» Actions to take:
1 > In the passage about Dr. Bronner's Magic Soap, what happened to the paper label when the bottle was taken into the shower?
2 > Do these statements agree with the passage about Dr. Bronner's Magic Soap? Answer yes or no for each, quoting the words that decide it. (a) The soap was easy to find in the UK at the time. (b) The writer also used the soap for laundry. (c) The writer first came across the soap in the late eighties.
3 > Resume the passage about Dr. Bronner's Magic Soap after its last sentence.

Selected excerpt below:

During my first trip to America, back in the late eighties, I encountered an odd little product known as Dr. Bronner’s Magic Soap. It sounded as though it would be delivered by a manic Gene Wilder and turn parts of the body invisible, but instead it was a very good, if strangely minty, liquid soap, useful for all sorts of things. Indeed, reading the label (which back then was paper and gradually disintegrated into blue pulp if you took the bottle into the shower) it seemed to be part of plan to cure the world’s ills and not just clean its grubby hippy types. The soap was almost impossible to find in the UK at the time, but I kept buying and using it each year when I returned to America to work at summer camps. It was even handy for laundry, with the minor side-effect of making my T-shirts smell like a roll of Polos, and the label made for entertaining reading on those quiet summer evenings.

End of Selected excerpt.
Provided records below:

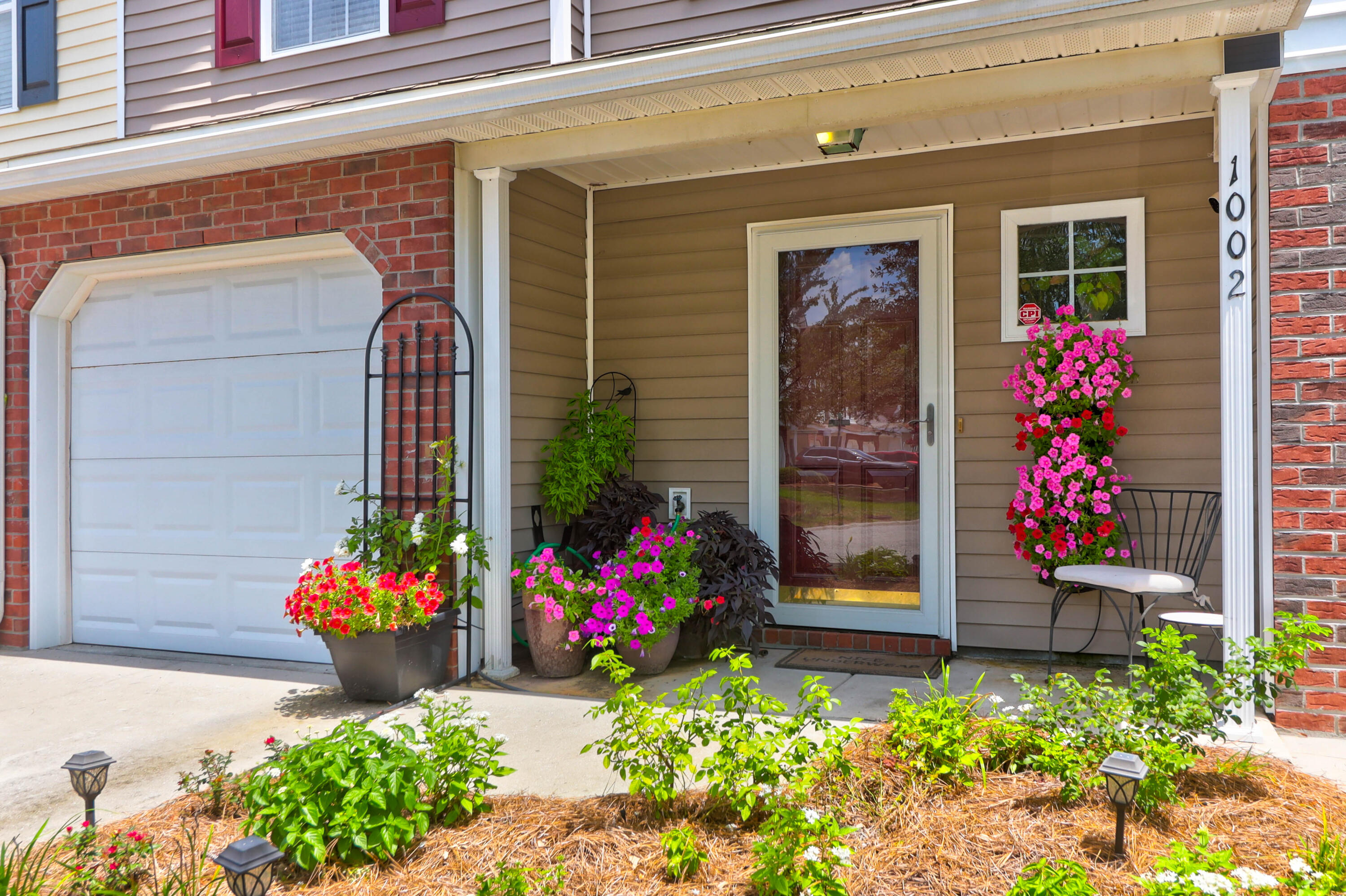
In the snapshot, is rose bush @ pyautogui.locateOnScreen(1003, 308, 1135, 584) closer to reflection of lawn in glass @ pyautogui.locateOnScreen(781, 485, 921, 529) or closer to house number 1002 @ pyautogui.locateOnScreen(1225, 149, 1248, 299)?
reflection of lawn in glass @ pyautogui.locateOnScreen(781, 485, 921, 529)

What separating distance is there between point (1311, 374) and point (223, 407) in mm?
4911

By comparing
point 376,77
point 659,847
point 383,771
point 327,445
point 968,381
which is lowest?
point 659,847

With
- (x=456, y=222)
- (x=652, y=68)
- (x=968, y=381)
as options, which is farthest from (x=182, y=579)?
(x=968, y=381)

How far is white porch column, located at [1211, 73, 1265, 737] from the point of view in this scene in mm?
3244

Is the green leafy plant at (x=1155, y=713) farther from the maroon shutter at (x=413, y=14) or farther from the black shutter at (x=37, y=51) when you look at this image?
the black shutter at (x=37, y=51)

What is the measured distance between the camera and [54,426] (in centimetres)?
548

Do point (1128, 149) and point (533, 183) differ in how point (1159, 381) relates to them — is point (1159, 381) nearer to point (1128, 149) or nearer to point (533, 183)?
point (1128, 149)

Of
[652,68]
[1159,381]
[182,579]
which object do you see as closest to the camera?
[652,68]

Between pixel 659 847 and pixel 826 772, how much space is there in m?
0.52

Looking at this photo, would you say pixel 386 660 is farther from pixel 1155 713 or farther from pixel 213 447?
pixel 1155 713

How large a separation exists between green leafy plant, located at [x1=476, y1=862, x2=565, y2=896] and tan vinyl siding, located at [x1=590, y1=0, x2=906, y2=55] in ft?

End of Provided records.

» Activity answers:
1 > It gradually disintegrated into blue pulp.

2 >
(a) No: "The soap was almost impossible to find in the UK at the time"
(b) Yes: "It was even handy for laundry"
(c) Yes: "back in the late eighties"

3 >
It’s also a product beloved of ultralight hikers, who use it to avoid taking separate soap, shampoo, laundry detergent and even toothpaste, thus reducing weight. Yes, toothpaste. I’d heard about this unconventional use of the product years ago but had never tried it because a.) it sounded utterly bonkers and b.) we have very nice proper toothpaste in the house, thank you kindly. With my TGO route finished and submitted I started looking over the gear list I was tinkering with and began to wonder where I could shave a little weight from the equipment.
In case you’re wondering, it tastes like soap. Minty soap, to be sure, but soap nonetheless.